§ Text excerpt:

+++

Great News for Camden Families as Camden Education Fund Steps Up!
December 19, 2019Month-By-Month Tally of NJLB’s Top Posts in 2019!
December 30, 2019NJEA Execs Demand Continuation of $700/Hour Acupuncture Sessions — On Your Dime.
Say NO to pension and benefit attacks!
Legislation recently introduced by Senate President Steve Sweeney threatens the pensions and health benefits of NJEA members and other public employees. Instead of finding ways for the state to meet its obligations to working families, starting with a millionaires tax to restore tax fairness to New Jersey, Sen. Sweeney wants to slash benefits and make it even harder for school employees to support their families. It would be a path to poverty for public employees and our families.
Contact your legislators today. Tell them to stand with working people and reject this attack on the pensions and benefits we have worked so hard to earn!
That’s your NJEA executives, folks, urging members to fight pension and benefits reform, particularly Senate President Steve Sweeney’s “Path to Progress.” Sweeney’s plan aims to fix our current health and benefits system which is the most underfunded in the country, particularly the Teachers Pension and Annuity Fund (TPAF). From Path to Progress:
The State’s combined pension and retiree health benefit liabilities of $151.5 billion are four times the size of the State’s annual budget; and more than three times the size of the State’s bonded debt. That public employee debt represents $16,772 for every one of New Jersey’s nine million residents, it will continue to grow every year. Without changes to the pension and benefit structure, the cost of pensions and benefits will rise by $4.1 billion over the next four years and eat up 26 percent of the state budget.

+++

§ Data extracts:
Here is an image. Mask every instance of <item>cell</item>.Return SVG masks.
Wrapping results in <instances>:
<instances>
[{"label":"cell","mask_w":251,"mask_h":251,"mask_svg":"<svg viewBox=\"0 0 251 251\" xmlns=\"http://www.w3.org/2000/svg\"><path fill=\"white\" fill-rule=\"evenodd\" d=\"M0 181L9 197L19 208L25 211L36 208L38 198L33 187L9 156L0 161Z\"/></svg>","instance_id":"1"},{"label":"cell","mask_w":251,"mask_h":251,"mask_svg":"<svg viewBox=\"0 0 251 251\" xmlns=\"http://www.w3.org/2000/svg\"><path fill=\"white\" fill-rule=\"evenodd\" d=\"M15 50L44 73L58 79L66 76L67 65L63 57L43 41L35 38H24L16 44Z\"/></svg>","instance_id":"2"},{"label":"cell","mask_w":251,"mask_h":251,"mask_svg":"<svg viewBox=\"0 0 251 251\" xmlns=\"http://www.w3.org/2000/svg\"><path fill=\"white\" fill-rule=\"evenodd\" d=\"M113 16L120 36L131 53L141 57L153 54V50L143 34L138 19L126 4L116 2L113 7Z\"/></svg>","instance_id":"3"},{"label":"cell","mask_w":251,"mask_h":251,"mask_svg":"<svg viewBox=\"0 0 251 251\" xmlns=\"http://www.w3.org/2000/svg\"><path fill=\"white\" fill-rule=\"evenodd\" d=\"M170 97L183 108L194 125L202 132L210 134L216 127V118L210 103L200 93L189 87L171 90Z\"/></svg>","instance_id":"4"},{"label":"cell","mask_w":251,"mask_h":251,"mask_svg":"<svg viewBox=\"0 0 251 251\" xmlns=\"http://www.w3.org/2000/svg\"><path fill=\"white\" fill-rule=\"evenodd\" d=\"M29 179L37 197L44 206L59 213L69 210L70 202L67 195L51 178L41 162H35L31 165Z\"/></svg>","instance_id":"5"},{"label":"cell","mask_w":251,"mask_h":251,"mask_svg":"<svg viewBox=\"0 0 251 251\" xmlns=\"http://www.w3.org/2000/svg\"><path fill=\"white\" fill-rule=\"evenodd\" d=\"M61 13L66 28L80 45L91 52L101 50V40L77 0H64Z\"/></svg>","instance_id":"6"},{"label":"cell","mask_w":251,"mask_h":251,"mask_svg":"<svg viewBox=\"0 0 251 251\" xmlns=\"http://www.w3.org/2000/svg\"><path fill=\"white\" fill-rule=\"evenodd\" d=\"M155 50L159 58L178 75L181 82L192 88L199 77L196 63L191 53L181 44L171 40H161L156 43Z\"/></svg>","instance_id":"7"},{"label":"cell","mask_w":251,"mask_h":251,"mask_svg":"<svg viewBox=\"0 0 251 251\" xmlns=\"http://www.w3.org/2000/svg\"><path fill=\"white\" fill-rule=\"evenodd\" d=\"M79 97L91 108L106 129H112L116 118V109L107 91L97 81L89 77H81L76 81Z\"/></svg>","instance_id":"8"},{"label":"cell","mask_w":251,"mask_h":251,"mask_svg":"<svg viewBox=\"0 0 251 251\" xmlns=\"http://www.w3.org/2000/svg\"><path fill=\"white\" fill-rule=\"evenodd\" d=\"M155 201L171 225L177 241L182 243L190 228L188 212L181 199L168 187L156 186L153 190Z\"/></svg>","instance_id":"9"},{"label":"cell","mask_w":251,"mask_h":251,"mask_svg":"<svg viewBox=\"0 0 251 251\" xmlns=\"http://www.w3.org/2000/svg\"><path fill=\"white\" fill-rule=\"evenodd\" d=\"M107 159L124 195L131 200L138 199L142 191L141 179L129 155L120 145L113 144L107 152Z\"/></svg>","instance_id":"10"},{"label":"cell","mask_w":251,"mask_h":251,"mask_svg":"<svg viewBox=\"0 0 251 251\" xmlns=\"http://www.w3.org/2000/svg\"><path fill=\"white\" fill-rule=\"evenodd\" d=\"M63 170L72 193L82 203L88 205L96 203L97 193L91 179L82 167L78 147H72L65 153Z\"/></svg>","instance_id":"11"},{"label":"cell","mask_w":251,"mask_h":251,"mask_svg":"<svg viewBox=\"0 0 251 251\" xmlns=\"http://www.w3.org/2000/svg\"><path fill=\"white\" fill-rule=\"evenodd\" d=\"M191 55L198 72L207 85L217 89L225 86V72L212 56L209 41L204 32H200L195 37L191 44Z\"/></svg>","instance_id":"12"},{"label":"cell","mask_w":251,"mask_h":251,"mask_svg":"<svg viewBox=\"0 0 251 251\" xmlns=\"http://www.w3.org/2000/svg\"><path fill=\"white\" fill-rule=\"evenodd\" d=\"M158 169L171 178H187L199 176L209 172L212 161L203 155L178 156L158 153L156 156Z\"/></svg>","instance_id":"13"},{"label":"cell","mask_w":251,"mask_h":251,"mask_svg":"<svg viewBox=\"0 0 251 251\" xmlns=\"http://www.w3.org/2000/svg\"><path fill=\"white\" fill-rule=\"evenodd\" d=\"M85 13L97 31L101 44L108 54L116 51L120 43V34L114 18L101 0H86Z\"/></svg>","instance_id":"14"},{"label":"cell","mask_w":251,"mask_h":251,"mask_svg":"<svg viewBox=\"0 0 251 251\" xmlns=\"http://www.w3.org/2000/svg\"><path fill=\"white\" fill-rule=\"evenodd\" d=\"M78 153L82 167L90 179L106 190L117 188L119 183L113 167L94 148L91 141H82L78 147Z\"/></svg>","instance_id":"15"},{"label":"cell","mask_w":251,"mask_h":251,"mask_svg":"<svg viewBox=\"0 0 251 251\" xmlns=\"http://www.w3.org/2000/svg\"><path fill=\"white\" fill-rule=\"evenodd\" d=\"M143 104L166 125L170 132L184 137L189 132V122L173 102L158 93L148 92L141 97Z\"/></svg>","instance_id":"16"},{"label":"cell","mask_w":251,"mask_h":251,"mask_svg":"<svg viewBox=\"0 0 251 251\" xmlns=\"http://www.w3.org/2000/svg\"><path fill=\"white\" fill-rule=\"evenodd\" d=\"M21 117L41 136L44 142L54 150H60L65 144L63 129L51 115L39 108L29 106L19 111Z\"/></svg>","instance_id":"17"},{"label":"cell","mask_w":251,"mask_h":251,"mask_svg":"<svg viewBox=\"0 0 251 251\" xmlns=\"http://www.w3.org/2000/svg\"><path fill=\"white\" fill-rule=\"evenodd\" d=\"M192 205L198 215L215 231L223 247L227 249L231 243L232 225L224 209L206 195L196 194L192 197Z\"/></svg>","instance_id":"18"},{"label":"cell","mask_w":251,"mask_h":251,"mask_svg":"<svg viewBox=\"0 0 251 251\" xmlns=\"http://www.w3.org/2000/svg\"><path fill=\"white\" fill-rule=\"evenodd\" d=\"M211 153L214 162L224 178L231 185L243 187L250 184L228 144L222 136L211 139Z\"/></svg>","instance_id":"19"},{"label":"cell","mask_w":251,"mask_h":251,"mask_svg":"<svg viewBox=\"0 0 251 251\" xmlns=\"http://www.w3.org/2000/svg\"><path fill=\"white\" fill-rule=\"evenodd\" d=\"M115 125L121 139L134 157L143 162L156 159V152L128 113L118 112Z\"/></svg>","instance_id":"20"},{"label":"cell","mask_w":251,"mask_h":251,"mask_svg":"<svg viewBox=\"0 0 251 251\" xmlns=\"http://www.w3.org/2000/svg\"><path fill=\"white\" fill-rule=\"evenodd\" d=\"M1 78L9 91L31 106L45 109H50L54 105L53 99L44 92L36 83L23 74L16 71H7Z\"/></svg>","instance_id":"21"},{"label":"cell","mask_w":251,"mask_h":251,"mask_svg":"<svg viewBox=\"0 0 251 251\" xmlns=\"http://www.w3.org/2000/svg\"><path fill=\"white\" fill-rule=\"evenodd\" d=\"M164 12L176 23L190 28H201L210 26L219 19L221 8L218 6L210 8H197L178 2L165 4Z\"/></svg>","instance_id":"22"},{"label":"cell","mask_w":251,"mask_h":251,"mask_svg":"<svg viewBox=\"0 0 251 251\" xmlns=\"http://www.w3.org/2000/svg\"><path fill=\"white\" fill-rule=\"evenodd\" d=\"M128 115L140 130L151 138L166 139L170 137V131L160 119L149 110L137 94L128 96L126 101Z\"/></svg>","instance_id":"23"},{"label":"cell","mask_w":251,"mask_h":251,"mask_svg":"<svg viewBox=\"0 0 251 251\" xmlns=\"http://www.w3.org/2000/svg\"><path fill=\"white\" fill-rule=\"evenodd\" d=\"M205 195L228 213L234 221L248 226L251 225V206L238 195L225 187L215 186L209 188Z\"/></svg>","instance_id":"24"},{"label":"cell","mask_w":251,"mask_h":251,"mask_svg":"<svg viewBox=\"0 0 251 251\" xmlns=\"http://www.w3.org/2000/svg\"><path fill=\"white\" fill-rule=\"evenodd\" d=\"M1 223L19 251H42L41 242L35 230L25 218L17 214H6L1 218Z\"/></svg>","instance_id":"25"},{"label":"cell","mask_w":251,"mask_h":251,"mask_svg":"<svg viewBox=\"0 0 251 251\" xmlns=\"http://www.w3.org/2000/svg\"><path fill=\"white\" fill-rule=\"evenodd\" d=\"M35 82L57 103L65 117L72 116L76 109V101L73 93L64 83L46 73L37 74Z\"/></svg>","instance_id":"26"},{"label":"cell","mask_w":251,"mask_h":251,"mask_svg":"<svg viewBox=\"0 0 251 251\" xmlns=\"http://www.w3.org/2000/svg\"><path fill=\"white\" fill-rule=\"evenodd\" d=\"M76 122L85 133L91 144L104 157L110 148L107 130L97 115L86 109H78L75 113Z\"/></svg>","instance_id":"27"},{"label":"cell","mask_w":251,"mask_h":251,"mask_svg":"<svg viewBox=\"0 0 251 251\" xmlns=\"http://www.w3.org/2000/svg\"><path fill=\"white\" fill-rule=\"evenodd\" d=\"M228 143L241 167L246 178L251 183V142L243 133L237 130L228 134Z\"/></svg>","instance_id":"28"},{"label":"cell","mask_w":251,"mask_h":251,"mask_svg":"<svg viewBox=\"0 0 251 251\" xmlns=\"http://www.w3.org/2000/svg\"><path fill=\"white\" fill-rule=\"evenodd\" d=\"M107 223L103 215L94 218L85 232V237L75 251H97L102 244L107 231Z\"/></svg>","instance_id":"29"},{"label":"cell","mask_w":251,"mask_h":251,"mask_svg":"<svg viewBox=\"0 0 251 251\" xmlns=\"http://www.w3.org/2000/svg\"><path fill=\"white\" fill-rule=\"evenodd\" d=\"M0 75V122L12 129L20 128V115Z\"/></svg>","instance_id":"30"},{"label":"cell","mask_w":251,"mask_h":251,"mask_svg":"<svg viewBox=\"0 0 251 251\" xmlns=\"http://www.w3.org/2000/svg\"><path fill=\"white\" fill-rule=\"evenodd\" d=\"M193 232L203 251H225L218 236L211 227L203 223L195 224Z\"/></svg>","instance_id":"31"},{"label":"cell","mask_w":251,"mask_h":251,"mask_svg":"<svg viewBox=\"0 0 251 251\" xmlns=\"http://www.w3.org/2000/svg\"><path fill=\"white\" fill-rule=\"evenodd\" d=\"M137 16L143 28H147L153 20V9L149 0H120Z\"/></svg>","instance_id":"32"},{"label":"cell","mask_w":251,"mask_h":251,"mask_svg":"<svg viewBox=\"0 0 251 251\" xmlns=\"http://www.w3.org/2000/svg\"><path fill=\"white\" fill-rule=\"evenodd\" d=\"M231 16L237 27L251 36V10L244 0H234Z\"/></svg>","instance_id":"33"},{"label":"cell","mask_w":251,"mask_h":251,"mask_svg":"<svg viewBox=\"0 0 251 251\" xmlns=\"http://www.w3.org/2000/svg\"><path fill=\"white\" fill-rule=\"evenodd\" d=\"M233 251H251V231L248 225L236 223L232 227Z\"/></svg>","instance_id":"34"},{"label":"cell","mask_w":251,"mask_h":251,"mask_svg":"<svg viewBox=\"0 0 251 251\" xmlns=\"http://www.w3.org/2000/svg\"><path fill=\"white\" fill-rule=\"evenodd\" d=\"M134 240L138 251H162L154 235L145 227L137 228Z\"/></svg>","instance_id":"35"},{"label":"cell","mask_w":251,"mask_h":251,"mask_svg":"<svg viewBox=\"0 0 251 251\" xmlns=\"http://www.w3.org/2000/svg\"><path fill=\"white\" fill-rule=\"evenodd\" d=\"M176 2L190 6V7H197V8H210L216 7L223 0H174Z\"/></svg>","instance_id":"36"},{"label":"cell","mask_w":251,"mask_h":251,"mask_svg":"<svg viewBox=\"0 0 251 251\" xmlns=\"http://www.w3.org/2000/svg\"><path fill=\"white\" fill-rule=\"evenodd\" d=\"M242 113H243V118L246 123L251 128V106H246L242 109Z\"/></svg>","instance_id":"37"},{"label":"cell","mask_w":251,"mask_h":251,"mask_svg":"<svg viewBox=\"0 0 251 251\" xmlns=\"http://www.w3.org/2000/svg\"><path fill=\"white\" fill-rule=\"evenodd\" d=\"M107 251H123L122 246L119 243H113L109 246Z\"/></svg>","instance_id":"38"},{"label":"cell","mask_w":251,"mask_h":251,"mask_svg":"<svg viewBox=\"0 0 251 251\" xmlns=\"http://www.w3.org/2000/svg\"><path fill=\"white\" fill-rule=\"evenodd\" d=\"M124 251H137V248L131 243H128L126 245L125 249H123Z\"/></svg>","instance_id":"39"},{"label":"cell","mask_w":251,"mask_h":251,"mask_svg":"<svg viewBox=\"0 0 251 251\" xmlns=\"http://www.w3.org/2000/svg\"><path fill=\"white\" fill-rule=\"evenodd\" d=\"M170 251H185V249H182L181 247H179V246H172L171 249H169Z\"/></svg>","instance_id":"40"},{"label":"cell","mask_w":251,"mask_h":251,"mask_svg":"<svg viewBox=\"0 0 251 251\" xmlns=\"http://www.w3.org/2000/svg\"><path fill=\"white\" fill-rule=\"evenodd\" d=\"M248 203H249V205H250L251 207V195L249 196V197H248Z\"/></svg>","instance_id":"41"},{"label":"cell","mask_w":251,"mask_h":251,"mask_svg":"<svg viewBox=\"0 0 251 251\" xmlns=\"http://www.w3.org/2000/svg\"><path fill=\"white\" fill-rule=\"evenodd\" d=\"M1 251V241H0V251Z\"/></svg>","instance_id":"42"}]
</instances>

+++

§ Work to be completed:
From the piece on New Jersey pensions and benefits, quote everything from "Great News for" down to "and our families.". The listing has no part in this work.

§ Expected answer:
Great News for Camden Families as Camden Education Fund Steps Up!
December 19, 2019Month-By-Month Tally of NJLB’s Top Posts in 2019!
December 30, 2019NJEA Execs Demand Continuation of $700/Hour Acupuncture Sessions — On Your Dime.
Say NO to pension and benefit attacks!
Legislation recently introduced by Senate President Steve Sweeney threatens the pensions and health benefits of NJEA members and other public employees. Instead of finding ways for the state to meet its obligations to working families, starting with a millionaires tax to restore tax fairness to New Jersey, Sen. Sweeney wants to slash benefits and make it even harder for school employees to support their families. It would be a path to poverty for public employees and our families.